─── Page text

Government alone can’t do it. Neither major party can command the resources to reduce inequality and immobility, even if they had the determination to do so. The federal government takes in about $4.4 trillion in annual revenue and spends about $6.1 trillion, most of it pre-committed for defense, social security, health care, and other huge programs, and the federal debt already exceeds $35 trillion. The national piggy bank contains nothing but IOUs. Governments in other countries have tried to spread prosperity via various forms of socialism, including nationalizing key industries, but the results were always disappointing, if not catastrophic.
Corporate America has deep pockets, but that doesn’t mean business alone can solve inequality and immobility. Unfettered capitalism tends to lead to monopolies that exploit their customers and employees, thus making these problems worse. For instance, in the late 19th century big business had so much power that it became unhealthy for every part of society. Giants like U.S. Steel and Standard Oil began to monopolize their industries, then abused their employees and customers. The government had to step in to restore fairness and reduce monopoly power.
The best option, whether in 1905, 1955, or 2025, is a productive partnership between government and business that enables a growing middle class and broadly shared prosperity. With a return to the mindset of multi-stakeholder capitalism, business can deploy its resources to improve conditions for employees, customers, investors, and citizens alike — who are, of course, the same people wearing different hats at different times. And the government can and should be a supportive partner by enforcing reasonable regulations and a level playing field for companies, employees and consumers.
This partnership requires an end to mutual demonization. Business leaders can’t trash government as the enemy of prosperity, because sometimes only governments can make essential investments that drive prosperity. No single company or alliance of companies could have spent enough to map the human genome, build the interstate highways, set up the air traffic control system, or link distant computers into the early internet. Capitalists must acknowledge that such huge public investments have unlocked enormous value for private industries.

──────
─── Source data

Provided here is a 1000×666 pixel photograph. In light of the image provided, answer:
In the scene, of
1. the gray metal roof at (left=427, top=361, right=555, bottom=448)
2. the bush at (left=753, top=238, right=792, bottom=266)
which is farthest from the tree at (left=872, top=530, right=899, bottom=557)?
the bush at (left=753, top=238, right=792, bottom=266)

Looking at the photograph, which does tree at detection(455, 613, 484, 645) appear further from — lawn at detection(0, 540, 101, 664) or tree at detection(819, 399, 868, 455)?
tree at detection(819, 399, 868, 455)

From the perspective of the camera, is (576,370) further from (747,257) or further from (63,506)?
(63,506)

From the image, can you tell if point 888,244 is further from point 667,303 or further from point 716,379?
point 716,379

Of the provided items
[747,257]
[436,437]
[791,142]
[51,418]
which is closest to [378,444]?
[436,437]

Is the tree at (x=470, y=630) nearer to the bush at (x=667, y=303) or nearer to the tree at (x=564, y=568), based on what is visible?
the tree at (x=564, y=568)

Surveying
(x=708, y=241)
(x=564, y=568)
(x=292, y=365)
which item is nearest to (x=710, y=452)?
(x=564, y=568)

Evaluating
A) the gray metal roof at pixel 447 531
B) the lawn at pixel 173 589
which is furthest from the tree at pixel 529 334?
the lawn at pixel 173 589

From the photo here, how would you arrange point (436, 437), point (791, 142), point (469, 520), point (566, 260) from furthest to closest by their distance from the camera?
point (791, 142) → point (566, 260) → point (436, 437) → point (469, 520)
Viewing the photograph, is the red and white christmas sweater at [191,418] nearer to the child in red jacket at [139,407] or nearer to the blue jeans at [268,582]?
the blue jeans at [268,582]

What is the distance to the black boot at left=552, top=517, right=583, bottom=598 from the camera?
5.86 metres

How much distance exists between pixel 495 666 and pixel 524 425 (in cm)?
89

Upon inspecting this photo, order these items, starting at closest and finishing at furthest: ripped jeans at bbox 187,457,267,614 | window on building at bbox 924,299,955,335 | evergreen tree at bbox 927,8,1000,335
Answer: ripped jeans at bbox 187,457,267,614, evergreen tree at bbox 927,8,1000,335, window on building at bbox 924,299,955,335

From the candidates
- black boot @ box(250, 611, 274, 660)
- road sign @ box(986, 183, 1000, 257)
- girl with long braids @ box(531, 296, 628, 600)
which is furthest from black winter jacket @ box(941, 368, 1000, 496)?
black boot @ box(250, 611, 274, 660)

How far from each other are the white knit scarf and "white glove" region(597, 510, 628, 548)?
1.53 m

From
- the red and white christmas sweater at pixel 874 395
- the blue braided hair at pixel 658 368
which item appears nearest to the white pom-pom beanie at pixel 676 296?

──────

— List of tasks —
- A) In the passage on government and business, about how much does the federal government spend each year?
- B) The passage on government and business names public investments that no single company could have paid for. List every one of them.
- C) Pick up the passage on government and business after its last sentence and continue it.
The listing is separate material and has no connection to the passage on government and business.

— Results of the exercise —
- A) About $6.1 trillion.

- B)
- Mapping the human genome
- Building the interstate highways
- Setting up the air traffic control system
- Linking distant computers into the early internet

- C)
Similarly, we can’t encourage government to tear down the business community, including via punitive levels of taxation. Beware of any politician who doesn’t recognize the amazing power of capitalism, properly harnessed, to drive broadly shared prosperity.
We know that a return to multi-stakeholder capitalism will work better for everyone, both by studying history and studying the present. JUST Capital, the nonprofit research and advocacy group where I serve as a director, ranks the 1000 largest public companies on how well they support multi-stakeholder capitalism. We’ve found that the top 100 on that index — the ones that pay their people better, provide the best benefits, deliver the best customer service, and contribute to their communities — also deliver the highest returns to their investors.
A widespread return to multi-stakeholder capitalism will also make people feel better about their country and therefore more likely to vote and participate in politics, strengthening the foundations of our democracy and greatly reducing the systemic risk of social disruption and chaos.
The headline is simple and clear. The 40-year era of shareholder primacy badly damaged our country and our democracy. A wiser, newer version of business governance, multistakeholder capitalisms, together with a supportive government can help our democracy and all our people recover and prosper. There is no practical alternative if we continue to want a healthy, stable successful nation of thriving and widely diverse citizenry in the decades ahead and beyond. Our role now is to choose and to act.